** SCHRIFTELIJKE OPDRACHT **
Geef aan in hoeveel regels van de lijst hieronder het woord "attached" staat, waarbij hoofdletters en kleine letters verschillen. Noem alleen het aantal.

+++ GEGEVENS UIT DATASET

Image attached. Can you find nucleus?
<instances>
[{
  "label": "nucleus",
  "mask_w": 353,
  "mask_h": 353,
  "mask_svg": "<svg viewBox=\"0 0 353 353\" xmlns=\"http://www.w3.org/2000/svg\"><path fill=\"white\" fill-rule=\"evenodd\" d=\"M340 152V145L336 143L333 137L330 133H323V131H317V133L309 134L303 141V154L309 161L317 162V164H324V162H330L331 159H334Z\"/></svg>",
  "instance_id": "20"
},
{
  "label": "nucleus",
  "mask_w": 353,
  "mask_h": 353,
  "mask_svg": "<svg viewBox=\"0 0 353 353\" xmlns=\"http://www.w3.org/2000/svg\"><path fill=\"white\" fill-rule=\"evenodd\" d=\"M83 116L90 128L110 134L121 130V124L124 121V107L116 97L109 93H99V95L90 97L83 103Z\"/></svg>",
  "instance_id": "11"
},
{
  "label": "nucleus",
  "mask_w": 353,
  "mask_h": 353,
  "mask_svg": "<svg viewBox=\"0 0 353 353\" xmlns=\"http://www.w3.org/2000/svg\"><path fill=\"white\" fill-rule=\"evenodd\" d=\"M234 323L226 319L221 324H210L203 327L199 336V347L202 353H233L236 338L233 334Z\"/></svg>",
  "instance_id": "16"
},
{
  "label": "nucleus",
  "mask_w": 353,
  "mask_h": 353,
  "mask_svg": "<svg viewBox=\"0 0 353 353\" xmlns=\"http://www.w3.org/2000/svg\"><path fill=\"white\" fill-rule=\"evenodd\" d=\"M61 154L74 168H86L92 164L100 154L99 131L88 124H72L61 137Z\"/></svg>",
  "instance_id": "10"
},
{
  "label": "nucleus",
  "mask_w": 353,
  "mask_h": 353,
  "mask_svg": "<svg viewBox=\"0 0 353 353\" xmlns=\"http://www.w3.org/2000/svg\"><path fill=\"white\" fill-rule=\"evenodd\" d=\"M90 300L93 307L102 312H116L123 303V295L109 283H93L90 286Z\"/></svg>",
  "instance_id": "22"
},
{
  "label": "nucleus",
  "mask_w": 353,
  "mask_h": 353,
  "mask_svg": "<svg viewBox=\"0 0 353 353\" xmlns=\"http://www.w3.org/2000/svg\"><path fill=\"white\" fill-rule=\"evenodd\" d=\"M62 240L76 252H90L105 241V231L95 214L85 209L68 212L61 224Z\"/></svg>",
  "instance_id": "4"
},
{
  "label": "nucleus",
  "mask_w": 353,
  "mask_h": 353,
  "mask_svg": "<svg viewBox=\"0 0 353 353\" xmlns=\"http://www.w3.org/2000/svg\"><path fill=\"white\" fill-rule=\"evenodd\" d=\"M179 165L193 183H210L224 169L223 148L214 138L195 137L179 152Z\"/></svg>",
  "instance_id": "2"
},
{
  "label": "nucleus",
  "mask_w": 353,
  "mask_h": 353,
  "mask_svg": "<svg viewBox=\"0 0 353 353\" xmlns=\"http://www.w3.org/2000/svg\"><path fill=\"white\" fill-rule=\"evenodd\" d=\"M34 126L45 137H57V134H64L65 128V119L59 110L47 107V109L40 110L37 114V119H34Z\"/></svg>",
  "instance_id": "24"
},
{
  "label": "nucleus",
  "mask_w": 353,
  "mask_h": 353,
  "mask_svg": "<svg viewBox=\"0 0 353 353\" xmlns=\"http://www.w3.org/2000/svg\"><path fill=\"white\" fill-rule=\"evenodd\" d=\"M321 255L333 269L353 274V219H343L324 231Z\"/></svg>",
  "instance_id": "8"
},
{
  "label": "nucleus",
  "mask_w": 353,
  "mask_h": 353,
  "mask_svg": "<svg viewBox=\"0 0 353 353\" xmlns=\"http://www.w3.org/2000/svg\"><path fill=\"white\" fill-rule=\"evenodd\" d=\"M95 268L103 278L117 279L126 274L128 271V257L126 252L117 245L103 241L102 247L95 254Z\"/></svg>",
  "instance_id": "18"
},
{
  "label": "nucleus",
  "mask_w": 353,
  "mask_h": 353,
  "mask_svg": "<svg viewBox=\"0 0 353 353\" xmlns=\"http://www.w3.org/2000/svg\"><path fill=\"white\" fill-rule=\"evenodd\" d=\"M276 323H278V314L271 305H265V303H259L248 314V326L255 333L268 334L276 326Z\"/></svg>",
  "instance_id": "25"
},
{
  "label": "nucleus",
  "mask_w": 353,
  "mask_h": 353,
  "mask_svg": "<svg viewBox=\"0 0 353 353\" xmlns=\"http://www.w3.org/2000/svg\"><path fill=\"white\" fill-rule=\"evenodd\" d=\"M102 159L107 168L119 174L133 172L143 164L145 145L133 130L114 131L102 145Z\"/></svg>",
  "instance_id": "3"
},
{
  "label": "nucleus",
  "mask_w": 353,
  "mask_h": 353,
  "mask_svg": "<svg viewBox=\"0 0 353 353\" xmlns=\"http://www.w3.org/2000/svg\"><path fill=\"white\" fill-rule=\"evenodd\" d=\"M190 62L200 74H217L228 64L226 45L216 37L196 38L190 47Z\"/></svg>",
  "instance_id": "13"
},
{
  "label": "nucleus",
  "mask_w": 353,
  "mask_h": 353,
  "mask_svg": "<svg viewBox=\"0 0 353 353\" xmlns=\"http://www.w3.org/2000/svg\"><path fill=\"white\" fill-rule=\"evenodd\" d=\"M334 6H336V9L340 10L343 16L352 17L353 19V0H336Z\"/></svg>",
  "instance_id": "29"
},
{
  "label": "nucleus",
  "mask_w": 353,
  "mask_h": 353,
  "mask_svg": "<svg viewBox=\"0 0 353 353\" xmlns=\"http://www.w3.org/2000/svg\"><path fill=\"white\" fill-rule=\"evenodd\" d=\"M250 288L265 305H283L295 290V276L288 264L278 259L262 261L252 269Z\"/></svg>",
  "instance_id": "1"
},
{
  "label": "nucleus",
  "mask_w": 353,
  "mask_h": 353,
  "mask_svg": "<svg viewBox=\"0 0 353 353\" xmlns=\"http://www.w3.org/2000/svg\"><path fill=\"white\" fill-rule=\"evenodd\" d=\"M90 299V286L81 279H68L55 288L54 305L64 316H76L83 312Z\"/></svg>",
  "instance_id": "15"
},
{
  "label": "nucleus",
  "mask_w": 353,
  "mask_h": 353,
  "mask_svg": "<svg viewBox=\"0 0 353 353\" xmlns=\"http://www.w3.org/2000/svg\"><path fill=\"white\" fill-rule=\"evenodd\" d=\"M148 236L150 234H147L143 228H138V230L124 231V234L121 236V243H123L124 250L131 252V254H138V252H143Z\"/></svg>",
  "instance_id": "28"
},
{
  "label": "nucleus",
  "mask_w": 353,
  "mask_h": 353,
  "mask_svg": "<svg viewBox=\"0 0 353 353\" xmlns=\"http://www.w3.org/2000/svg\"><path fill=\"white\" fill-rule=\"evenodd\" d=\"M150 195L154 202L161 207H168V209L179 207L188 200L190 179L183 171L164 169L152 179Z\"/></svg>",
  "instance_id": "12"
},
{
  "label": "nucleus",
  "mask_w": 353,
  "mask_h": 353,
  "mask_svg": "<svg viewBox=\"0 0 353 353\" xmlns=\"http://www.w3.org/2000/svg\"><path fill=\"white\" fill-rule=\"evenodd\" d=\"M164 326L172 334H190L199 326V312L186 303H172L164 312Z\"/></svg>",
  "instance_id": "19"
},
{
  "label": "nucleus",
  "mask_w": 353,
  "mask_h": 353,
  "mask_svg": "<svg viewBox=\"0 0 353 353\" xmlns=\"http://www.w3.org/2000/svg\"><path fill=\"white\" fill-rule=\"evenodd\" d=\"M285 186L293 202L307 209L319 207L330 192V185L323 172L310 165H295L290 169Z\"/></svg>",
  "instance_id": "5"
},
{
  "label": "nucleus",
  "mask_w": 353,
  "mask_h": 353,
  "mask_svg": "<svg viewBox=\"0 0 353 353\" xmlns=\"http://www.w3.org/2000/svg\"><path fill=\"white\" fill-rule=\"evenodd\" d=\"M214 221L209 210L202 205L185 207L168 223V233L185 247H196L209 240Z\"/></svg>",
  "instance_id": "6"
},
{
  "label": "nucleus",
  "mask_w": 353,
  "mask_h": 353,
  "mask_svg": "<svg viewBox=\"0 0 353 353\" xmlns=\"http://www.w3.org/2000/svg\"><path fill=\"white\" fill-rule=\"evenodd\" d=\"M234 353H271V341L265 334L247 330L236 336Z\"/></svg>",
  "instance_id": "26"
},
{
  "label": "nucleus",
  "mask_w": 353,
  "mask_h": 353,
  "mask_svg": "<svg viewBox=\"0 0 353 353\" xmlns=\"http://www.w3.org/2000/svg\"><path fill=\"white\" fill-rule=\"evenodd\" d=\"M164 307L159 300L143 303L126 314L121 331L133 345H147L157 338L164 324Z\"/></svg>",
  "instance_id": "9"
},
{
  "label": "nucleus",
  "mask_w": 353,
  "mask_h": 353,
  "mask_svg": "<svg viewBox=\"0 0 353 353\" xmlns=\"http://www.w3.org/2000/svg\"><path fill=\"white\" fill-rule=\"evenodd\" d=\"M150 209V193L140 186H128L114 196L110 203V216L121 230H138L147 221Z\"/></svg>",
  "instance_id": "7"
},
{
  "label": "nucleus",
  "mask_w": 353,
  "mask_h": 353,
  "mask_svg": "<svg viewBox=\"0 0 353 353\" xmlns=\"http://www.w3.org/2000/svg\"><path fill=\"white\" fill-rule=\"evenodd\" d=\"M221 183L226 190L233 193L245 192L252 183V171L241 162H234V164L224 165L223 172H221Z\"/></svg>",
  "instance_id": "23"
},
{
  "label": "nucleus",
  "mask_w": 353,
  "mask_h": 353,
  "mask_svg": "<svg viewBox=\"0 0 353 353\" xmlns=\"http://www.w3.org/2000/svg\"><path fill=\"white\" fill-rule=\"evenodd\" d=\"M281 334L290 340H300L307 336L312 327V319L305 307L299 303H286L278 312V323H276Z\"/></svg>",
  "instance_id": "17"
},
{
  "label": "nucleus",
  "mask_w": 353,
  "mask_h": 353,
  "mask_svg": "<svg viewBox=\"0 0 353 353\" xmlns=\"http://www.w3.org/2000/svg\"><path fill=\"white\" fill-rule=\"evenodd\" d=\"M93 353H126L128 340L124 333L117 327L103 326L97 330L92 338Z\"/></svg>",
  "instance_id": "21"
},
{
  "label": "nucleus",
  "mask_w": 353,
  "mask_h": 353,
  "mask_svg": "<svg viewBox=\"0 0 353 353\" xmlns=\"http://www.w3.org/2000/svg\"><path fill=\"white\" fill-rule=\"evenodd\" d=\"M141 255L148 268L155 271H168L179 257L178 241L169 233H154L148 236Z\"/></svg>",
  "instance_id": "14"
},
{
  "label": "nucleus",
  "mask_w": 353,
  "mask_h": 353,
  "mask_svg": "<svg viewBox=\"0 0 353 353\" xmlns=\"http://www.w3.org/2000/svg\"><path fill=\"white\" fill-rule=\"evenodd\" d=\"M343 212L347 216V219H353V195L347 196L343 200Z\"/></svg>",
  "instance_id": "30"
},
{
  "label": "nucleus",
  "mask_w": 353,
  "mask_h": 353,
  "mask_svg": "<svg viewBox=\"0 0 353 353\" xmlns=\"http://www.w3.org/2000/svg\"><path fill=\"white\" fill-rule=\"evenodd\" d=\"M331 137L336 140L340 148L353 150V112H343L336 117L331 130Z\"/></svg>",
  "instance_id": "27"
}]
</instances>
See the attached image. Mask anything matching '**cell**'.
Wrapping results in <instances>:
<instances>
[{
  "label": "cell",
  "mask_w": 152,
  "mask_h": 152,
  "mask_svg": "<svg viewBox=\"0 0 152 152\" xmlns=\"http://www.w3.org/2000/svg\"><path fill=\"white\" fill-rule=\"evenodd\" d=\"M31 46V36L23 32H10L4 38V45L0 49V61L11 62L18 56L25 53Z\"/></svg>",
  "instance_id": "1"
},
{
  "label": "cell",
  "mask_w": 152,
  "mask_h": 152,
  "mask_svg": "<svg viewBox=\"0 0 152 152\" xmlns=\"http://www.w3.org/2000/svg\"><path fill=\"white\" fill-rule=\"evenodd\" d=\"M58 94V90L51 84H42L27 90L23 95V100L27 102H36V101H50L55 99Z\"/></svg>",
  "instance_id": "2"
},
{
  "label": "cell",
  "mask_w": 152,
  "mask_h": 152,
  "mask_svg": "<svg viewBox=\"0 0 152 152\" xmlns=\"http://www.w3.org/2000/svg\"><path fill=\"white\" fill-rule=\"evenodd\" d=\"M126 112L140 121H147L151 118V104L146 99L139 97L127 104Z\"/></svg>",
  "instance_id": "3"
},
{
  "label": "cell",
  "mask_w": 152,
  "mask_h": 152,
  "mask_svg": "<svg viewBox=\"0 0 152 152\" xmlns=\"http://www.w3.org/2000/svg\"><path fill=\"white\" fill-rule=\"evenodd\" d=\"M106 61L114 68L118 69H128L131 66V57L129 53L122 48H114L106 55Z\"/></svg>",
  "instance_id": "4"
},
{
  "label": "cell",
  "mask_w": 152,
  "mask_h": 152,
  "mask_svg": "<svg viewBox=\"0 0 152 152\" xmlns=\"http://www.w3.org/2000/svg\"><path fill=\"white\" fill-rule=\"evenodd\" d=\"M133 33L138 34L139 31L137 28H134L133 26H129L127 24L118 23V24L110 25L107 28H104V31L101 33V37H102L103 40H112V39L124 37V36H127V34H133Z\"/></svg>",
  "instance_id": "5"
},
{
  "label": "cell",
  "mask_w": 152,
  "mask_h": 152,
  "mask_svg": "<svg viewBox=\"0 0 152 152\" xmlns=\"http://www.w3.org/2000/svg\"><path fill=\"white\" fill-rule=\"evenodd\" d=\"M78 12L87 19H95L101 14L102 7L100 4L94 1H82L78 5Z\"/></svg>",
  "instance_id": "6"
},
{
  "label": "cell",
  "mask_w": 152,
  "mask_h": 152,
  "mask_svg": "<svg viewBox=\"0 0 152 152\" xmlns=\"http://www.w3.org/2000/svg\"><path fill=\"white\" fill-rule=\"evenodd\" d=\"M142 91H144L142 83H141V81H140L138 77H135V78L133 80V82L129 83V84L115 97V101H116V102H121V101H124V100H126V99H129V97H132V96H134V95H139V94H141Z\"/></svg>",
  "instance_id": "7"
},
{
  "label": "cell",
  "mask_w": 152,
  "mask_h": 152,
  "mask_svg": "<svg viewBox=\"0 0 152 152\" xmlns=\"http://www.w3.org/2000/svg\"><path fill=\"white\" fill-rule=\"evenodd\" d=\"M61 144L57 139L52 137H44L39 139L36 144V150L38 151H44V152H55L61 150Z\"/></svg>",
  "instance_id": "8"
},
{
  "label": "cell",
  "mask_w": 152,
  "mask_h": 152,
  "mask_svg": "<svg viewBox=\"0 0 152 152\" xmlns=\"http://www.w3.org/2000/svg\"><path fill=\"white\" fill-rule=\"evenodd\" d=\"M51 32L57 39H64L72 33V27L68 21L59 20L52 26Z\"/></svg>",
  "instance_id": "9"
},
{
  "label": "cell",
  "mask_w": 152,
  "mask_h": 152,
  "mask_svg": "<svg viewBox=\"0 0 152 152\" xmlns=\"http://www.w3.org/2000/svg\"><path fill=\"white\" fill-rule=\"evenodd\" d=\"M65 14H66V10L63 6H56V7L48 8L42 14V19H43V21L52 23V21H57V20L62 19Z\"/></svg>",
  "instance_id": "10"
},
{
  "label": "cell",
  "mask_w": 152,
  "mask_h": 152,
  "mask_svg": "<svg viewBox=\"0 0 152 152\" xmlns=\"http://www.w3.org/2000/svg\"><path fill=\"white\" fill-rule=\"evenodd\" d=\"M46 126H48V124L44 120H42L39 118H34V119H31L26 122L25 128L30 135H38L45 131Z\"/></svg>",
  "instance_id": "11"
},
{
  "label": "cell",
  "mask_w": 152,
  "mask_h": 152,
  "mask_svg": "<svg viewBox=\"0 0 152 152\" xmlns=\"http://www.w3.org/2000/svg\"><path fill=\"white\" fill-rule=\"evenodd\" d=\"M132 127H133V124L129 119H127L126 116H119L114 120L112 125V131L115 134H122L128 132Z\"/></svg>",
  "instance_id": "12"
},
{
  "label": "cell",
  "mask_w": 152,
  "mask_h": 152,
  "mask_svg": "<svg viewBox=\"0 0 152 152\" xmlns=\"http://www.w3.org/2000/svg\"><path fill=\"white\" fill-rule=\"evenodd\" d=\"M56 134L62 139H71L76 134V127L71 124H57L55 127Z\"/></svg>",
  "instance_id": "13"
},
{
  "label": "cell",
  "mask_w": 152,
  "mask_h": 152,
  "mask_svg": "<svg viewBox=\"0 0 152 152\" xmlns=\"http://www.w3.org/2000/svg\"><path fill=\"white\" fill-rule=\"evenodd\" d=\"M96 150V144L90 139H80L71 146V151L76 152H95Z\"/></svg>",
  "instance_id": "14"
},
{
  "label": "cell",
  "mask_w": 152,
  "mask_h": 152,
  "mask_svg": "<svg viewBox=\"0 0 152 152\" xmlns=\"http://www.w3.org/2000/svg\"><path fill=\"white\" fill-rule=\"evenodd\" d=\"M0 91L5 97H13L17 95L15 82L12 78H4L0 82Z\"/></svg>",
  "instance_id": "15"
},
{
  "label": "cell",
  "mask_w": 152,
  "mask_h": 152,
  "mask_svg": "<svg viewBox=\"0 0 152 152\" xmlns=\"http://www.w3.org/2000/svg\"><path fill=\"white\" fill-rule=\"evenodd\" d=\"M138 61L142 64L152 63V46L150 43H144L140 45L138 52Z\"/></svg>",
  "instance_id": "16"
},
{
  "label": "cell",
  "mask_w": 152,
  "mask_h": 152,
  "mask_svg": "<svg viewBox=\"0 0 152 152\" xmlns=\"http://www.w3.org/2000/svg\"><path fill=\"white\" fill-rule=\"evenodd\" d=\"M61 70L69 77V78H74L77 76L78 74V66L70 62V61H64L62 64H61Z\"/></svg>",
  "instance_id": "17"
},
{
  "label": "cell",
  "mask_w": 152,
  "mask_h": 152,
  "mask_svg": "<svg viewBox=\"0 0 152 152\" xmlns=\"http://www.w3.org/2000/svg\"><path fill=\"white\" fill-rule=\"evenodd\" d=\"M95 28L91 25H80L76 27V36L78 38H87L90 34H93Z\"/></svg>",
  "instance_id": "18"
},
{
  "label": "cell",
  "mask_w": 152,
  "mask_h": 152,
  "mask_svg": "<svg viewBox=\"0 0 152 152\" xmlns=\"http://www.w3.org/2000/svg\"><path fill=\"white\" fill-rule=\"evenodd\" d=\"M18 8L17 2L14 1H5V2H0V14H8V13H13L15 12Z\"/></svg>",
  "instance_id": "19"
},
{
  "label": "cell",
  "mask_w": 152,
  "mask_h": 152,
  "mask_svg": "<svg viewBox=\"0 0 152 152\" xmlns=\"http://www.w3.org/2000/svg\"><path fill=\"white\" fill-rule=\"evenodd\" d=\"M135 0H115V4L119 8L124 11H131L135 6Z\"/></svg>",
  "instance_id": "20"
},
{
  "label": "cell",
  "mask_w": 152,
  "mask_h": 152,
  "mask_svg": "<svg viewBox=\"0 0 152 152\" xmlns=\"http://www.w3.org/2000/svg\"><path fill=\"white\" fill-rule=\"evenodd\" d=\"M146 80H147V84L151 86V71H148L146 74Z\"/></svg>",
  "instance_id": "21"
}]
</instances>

++++++

** VOLLEDIGE OPLOSSING **
2